TEXT SECTION.
Not Seeing People at Christmas


Charles Brammall on a different Christmas

Our Christmas will be lovely this year. It always is. But Christmas can make us remember who’s not there, who we’d like to be. A sibling. Or parent. A grandchild or uncle or niece. Or spouse or grandparent or best friend. And not just because they’ve passed away either. Both my parents are with the LORD, and I have vivid and joyful memories of our Christmases together. A teenage-size bike for me, hiding behind our front door, wrapped! Mum’s dress – always the same each year. Ham and Hot English Mustard sandwiches for breakie on Christmas day. I have sweet memories while Mum and Dad were alive. But I won’t particularly miss them this Christmas

But Christmas can make us remember who’s not there for other reasons. Sometimes it can be the only time in the year when you’re likely to see a particular relative or friend. So you notice even more that they’re not there at Christmas, unlike other times. It doesn’t occur to you as much for the rest of the year. So, to not see them at Christmas can be difficult. I may not see my four wonderful kids this Christmas, and if I don’t, it will be sad. But it’s not the end of the world. I will see the rest of my family. Coming to our place for the first time are my older brother (my bestie) and sister-in-law, our niece, and a dear and old friend. We’ll laugh. The Scandi-themed lunch will be spectacular – my darling wife Chiq is a creative and standout cook. Everyone will “Ooh” and “Aah” at the exquisite flavours, aromas, and decor.

There’ll be pressies (we’re “not allowed to”, but everyone ignores that!). And maybe Christmas pudding with imperial – non-poisonous – coins in it. Not to mention lots of wrestling with George Washington, our Beagle puppy. We expect church will be great. Some of our friends from the dog park, non-churchgoers, are joining us. (They have already come to our pre-Christmas women’s evangelistic “Paint and Sip” with mocktails, and to our Carols). One of these ladies has read a Christian book we gave her. Others have come to church with us before. It’s exciting. God is good all the time.

The sermon on Christmas Day will be clear, and I expect it to be inspiring and hard-hitting. The hymns and songs will be powerful (they always are). The band will punch above its weight, as it always does.  There may even be a lead guitar break (my happy place!).

RECORD SET.
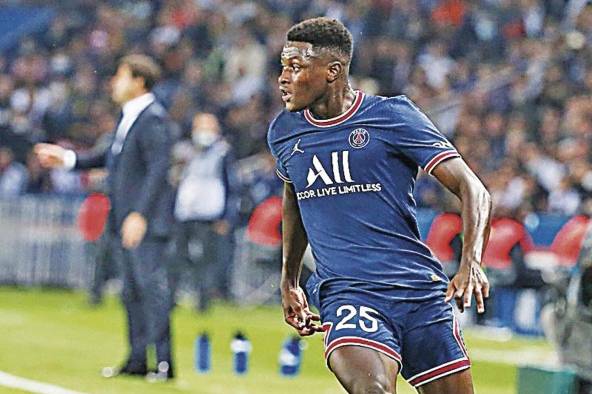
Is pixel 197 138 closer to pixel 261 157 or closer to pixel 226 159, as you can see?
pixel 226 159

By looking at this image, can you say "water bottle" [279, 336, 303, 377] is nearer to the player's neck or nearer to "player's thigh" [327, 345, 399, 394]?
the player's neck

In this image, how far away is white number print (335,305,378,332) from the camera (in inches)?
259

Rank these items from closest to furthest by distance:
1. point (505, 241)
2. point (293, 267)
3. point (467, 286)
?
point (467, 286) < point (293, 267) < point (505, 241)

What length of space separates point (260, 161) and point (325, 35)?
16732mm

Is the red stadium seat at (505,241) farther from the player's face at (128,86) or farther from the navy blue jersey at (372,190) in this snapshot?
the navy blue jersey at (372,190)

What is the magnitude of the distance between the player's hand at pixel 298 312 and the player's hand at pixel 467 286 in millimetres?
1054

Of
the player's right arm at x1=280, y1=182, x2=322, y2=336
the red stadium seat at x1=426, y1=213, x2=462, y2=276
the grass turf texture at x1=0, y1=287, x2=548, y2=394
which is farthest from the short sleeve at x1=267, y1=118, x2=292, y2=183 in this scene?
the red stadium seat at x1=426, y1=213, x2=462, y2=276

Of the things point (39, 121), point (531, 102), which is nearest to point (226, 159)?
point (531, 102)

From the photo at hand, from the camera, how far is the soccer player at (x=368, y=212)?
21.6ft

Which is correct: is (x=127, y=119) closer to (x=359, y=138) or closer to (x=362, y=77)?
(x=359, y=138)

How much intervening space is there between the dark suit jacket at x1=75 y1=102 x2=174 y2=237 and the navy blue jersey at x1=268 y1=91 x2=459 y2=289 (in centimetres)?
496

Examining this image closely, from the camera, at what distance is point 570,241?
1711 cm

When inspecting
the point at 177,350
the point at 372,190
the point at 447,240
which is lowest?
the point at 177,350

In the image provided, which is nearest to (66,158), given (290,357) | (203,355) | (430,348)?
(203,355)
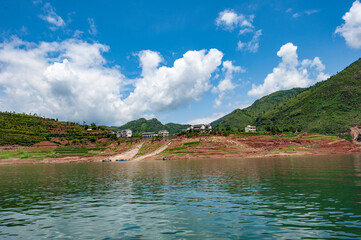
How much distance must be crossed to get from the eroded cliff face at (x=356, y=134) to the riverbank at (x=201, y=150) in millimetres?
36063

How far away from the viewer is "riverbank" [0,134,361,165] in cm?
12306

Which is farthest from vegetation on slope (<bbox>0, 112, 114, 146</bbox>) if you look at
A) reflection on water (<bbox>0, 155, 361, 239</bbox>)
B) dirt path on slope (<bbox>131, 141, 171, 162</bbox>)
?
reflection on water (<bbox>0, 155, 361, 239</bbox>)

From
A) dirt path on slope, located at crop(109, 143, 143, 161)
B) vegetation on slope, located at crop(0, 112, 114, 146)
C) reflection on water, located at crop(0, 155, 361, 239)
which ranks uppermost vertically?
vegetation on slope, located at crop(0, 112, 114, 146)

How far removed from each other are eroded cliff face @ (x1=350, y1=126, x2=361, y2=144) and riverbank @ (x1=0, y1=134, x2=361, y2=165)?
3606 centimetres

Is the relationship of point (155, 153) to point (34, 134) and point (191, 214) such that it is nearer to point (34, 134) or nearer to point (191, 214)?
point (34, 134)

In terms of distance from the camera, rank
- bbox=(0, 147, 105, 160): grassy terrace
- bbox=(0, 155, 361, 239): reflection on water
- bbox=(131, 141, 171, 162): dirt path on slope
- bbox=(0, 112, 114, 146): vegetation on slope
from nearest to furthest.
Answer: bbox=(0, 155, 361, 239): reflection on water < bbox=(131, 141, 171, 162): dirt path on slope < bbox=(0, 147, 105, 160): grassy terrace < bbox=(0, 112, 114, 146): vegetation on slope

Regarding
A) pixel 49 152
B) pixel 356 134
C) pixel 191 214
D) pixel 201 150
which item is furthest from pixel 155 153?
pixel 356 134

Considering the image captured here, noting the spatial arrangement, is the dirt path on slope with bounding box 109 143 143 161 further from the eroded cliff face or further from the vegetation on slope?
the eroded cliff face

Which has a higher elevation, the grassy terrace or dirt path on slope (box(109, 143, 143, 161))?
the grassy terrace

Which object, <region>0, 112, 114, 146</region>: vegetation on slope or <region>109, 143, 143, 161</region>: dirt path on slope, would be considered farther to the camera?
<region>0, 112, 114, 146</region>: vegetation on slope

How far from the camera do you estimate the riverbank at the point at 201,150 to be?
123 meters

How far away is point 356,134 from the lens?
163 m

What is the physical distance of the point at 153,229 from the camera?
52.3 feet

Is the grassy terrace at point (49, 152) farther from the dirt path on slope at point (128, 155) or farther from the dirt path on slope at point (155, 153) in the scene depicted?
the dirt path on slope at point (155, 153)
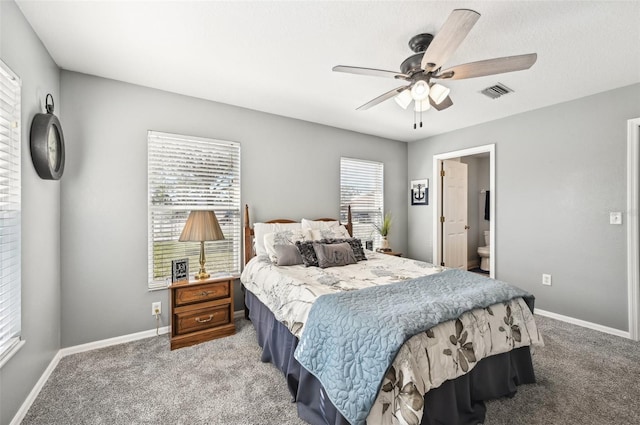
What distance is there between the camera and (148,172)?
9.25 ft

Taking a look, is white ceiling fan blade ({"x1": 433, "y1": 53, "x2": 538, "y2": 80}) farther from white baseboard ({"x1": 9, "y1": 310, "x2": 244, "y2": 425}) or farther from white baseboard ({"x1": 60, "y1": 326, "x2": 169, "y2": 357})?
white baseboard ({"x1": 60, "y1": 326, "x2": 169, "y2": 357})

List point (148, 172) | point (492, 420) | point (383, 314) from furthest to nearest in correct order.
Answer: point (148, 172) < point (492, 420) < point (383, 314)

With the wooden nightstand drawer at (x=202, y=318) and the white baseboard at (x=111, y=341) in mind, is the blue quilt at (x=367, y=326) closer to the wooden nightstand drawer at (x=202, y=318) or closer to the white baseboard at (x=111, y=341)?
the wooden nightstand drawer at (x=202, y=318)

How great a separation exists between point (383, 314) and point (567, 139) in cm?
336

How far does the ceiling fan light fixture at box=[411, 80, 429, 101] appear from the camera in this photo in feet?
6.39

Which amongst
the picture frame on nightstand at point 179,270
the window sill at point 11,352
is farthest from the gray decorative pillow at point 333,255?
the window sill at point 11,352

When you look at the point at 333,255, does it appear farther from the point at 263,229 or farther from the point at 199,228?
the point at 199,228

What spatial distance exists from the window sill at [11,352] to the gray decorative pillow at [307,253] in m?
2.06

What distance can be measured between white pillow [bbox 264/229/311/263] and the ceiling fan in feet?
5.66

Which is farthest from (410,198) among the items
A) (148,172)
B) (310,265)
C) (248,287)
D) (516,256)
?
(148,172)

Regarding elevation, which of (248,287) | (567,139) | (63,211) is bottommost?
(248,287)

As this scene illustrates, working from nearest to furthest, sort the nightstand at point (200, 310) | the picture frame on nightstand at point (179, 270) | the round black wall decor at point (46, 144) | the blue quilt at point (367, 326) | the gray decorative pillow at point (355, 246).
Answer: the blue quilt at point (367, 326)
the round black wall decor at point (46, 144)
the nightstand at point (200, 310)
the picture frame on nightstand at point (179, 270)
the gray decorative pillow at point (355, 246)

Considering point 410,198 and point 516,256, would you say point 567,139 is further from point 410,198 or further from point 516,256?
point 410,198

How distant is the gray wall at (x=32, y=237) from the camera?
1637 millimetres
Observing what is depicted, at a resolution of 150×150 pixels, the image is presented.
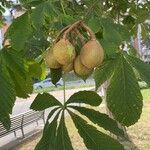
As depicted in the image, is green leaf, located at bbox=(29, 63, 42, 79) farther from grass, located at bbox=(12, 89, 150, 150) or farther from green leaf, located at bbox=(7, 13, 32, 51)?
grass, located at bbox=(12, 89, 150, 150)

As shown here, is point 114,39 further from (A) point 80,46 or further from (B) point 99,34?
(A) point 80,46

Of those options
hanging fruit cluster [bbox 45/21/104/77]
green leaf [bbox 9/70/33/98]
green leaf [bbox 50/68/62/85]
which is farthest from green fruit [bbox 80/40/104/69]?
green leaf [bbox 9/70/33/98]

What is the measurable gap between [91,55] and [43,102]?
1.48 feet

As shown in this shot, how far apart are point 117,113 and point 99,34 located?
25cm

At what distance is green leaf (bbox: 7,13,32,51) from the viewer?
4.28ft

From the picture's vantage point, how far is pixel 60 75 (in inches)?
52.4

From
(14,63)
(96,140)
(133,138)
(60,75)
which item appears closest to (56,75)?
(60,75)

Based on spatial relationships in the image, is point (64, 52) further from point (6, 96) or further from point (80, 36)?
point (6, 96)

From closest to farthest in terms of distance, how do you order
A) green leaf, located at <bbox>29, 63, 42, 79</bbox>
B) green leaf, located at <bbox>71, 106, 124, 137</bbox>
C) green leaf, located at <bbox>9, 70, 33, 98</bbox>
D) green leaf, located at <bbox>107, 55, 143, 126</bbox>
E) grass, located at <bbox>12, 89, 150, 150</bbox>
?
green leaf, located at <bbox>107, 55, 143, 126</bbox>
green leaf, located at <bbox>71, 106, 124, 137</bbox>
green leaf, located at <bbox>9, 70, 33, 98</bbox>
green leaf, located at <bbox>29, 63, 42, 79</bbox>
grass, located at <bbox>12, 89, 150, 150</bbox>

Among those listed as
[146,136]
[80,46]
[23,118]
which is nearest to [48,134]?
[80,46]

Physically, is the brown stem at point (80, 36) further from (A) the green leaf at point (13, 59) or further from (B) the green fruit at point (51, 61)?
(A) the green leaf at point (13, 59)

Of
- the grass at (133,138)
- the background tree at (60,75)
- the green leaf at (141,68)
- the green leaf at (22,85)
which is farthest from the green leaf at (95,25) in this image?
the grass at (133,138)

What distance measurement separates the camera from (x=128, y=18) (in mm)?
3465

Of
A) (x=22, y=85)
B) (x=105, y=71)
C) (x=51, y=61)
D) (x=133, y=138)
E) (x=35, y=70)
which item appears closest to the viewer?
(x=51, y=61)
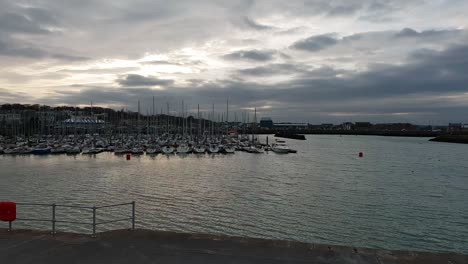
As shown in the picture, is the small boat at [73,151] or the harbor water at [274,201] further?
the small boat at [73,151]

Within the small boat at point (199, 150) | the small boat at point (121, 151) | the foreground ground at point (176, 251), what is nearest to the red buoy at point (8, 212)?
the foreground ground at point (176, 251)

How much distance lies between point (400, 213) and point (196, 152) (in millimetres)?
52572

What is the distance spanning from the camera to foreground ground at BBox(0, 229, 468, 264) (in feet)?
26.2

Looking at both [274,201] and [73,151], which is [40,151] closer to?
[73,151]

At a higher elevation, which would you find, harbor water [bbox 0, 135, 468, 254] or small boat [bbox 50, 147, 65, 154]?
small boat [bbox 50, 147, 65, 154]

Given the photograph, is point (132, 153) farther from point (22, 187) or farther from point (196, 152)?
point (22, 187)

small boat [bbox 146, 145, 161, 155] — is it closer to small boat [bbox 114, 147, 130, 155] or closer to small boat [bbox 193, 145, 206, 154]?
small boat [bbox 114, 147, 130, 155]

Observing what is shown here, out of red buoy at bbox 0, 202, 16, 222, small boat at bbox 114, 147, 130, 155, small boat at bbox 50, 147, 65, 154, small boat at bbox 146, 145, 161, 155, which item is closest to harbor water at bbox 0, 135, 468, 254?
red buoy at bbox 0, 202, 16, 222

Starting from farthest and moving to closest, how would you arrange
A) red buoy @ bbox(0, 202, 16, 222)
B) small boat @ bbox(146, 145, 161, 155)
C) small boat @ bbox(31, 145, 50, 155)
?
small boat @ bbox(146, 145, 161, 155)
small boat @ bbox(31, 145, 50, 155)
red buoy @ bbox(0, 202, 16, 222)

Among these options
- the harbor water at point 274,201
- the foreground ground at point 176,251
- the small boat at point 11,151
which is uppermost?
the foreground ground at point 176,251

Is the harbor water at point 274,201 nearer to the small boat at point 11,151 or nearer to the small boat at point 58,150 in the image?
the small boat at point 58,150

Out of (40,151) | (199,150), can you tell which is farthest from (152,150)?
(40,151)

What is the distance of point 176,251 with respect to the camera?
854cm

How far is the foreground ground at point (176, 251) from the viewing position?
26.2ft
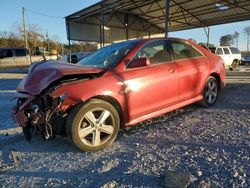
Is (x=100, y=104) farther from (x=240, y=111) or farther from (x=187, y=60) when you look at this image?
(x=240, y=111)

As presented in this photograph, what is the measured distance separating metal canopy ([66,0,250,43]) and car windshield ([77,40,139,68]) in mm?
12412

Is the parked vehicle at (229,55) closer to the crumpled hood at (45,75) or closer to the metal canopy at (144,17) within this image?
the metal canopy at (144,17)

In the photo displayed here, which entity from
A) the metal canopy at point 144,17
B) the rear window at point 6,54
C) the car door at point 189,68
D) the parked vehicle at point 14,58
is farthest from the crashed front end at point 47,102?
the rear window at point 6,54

TO DO.
A. In the piece on not seeing people at Christmas, what is the name of the writer's Beagle puppy?
B. List everyone the piece on not seeing people at Christmas says is coming to the writer's place for the first time.

RESULTS OF THE TASKS.
A. George Washington

B. The writer's older brother, sister-in-law, niece, and a dear and old friend.